Even as the rumour mill went into overdrive on the Singapore Exchange (SGX) exploring possible tie-ups with overseas exchange operators, market observers were quick to downplay that likelihood.
Bloomberg had cited "people familiar with the matter" as saying that the SGX had discussed selling a stake in itself - possibly even taking part in a full merger - with parties including Nasdaq and CME Group of the United States.
SGX and the firms all declined comment when asked. Many observers have dismissed such talk, citing SGX's failed US$8.8 billion (S$12 billion) bid for Australian operator ASX in 2010, and Deutsche Boerse's recent blocked €29 billion (S$43 billion) bid for London Stock Exchange Group. They show the difficulty of pulling off such large-scale deals without full government and regulatory support.
But there have also been successes. The SGX's £87 million (S$150 million) purchase of the Baltic Exchange, while a smaller deal, is set to boost the derivatives market here. Analysts pointed to possible synergies for SGX in a major tie-up, including exposure to a much larger market, and more options for local investors, especially if cross-listings are allowed - when a firm lists on one or more foreign exchanges as well as its domestic one.
But some also queried if such deals really draw foreign investors to the local market, and so boost trading liquidity. Analysts cited various issues such as winning more big regional and global firms to raise capital on SGX and lifting trading velocity.

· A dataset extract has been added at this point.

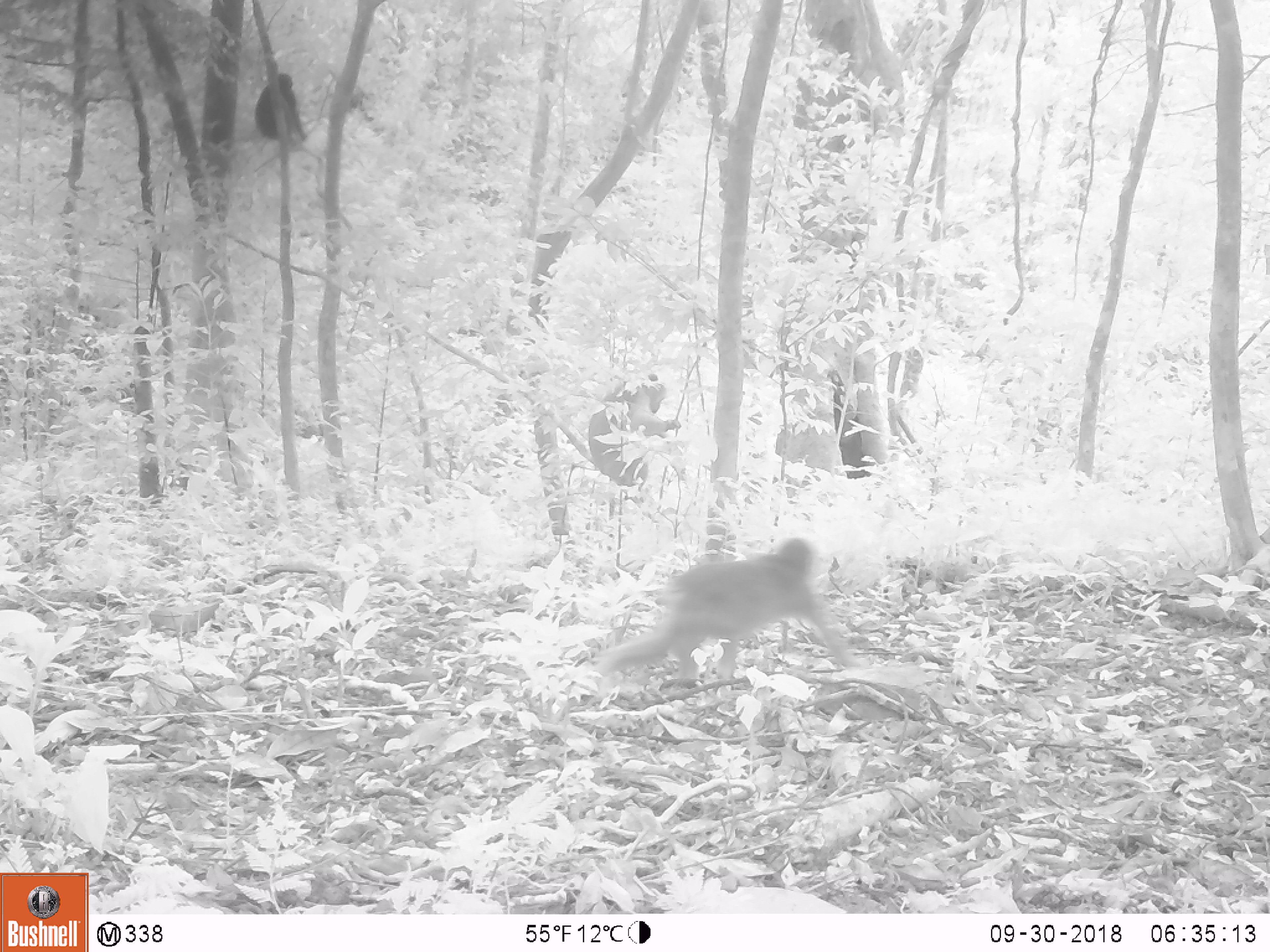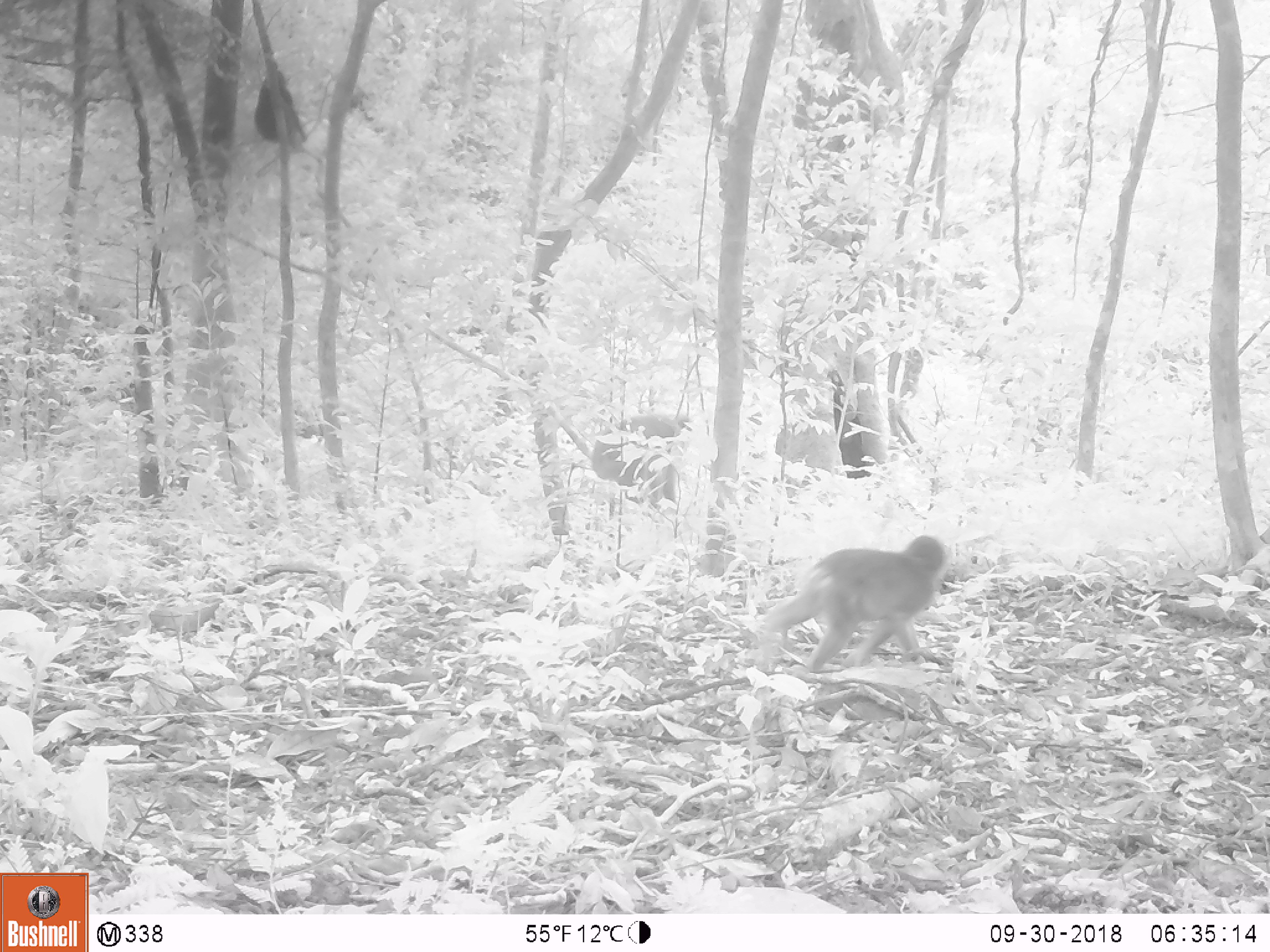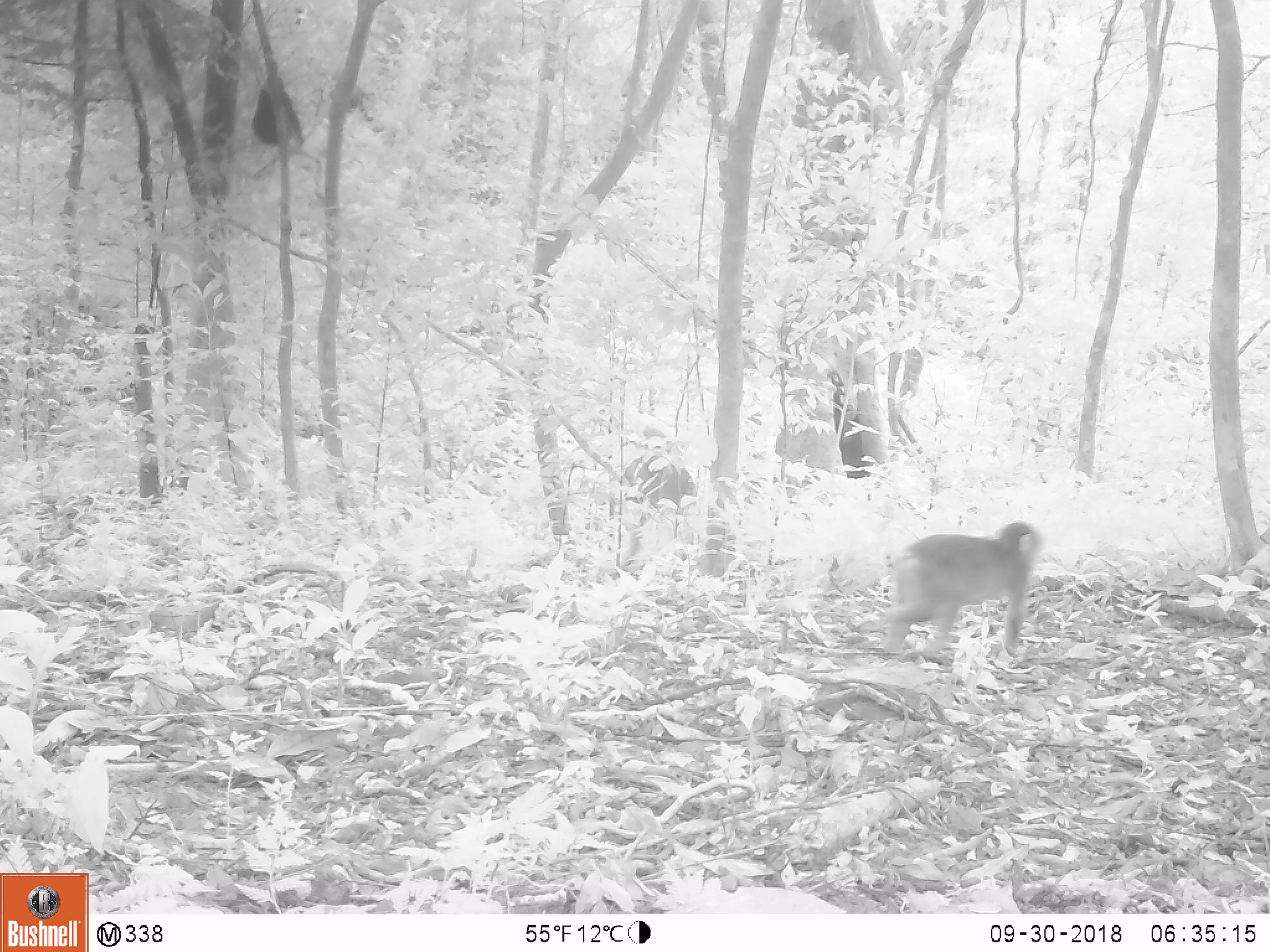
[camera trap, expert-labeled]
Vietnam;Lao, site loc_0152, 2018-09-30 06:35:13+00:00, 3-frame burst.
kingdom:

Also, not all bourse collaborations have done well. Trading activity on the Asean Trading Link that allows cross-border trading on the bourses of Singapore, Malaysia and Thailand has been very slow, prompting Jakarta to hold off on joining up. As one analyst said: "Mergers between exchanges are proposed when parties feel their own exchange is marginalised, and they want to create something bigger. But when everyone is concerned about their own liquidity being diluted, or there isn't enough regulatory or government support, then it becomes very difficult to make it work."